Il s’est hissé au rang des auteurs classiques dès l’âge de 40-50 ans. Dans les
années 1980 il constituait déjà, à bien des égards, un repère dans la
littérature roumaine. Après 1990, il a même fait carrière en politique,
notamment en devenant ministre de la Culture. Beaucoup ont d’ailleurs été déçus
par ses idées politiques après 1990. Ce n’était pas un calcul très inspiré de
sa part, le contexte étant assez tendu à l’époque, avec des conflits politiques
et culturels qui l’ont affecté, précipitant sa fin. Il est décédé d’un cancer à
la fin de l’année 1996 avant de pouvoir fêter ses 61 ans.»
Même s’il n’a pas
vécu longtemps après la chute du communisme, Marin Sorescu a
tout de même eu le temps d’obtenir le Prix Herder et a réussi à soutenir sa
thèse de doctorat en philologie à l’Université de Bucarest. À sa mort, l’auteur
laissa derrière lui une quinzaine de manuscrits de poèmes, d’essais, de
journaux et de romans, tous rédigés dans le style unique qui fit son succès. Paul Cernat nous raconte ce qui distinguait Marin
Sorescu : « Il combinait humour et gravité, avec une
once de tragique. Pour moi, Marin Sorescu était à la littérature ce que
Brancusi était à l’art. Je pense que cette combinaison entre fraîcheur
démystifiante et mythologie du substratum est une des caractéristiques de Marin
Sorescu. Il y avait aussi un mélange d’humour typique de la région d’Olténie
(sud) et de méditation inquiète sur le sens de l’existence. Marin Sorescu
semble avoir une double personnalité : un côté qui rit, un autre qui
pleure. Cela dépend de ce que nous voulons mettre en avant. Certains ont vu en
lui plutôt un parodiste ou un humoriste. Mais il est en égale mesure un esprit
grave, qui se propose en fait de réhabiliter les mythes et de les sauver dans
ce monde moderne par le biais de l’ironie, de la familiarité, de la
communication. Et, à mon avis, il lui réussit. Plus encore, il est un des
écrivains roumains les plus « exportables » pour ainsi dire. Il a reçu
toute sorte de prix internationaux. Mais son œuvre est aussi un mélange très
efficace de local et d’universel.

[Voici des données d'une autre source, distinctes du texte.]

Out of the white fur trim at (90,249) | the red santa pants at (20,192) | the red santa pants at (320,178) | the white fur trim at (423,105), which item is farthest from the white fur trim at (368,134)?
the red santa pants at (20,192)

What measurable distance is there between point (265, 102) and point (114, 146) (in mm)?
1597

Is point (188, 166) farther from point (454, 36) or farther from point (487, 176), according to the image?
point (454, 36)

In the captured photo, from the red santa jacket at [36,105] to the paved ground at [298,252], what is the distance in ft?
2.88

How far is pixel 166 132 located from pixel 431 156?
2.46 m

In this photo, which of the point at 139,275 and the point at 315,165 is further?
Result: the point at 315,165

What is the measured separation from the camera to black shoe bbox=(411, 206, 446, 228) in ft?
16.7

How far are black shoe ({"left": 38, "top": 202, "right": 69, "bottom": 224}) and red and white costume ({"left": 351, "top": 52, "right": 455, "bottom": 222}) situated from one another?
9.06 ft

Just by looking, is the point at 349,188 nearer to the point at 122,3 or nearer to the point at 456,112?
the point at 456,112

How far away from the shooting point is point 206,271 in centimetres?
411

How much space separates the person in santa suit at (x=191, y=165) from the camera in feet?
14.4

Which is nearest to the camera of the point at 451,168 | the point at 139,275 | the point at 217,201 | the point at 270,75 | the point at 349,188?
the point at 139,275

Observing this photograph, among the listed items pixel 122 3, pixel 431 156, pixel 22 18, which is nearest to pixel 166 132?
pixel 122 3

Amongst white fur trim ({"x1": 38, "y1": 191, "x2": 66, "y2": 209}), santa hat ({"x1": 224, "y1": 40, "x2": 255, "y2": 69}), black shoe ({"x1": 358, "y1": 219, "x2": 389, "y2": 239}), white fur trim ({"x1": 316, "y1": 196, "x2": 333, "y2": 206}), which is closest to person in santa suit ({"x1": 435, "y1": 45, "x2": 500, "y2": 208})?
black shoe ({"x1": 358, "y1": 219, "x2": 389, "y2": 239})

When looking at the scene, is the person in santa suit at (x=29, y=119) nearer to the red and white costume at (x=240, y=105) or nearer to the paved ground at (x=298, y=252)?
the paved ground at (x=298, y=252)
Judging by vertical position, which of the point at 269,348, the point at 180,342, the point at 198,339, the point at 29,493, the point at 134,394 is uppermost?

Enfin, je dirais que l’existence posthume de
Marin Sorescu mérite elle aussi de l’attention, car elle a connu à son
tour des hauts et des bas. Sa réception par le public a traversé une période
d’ombre, mais les choses ont peu à peu changé et désormais l’œuvre de Marin
Sorescu revit un moment faste. »
Voilà pour cet auteur roumain moderne, qui
a connu un grand succès, pour passer dans un cône d’ombre pendant quelques
décennies et qui désormais commence à regagner sa place. Malgré ces hauts et
ces bas, Marin Sorescu est un nom de marque de la littérature roumaine du XXème siècle.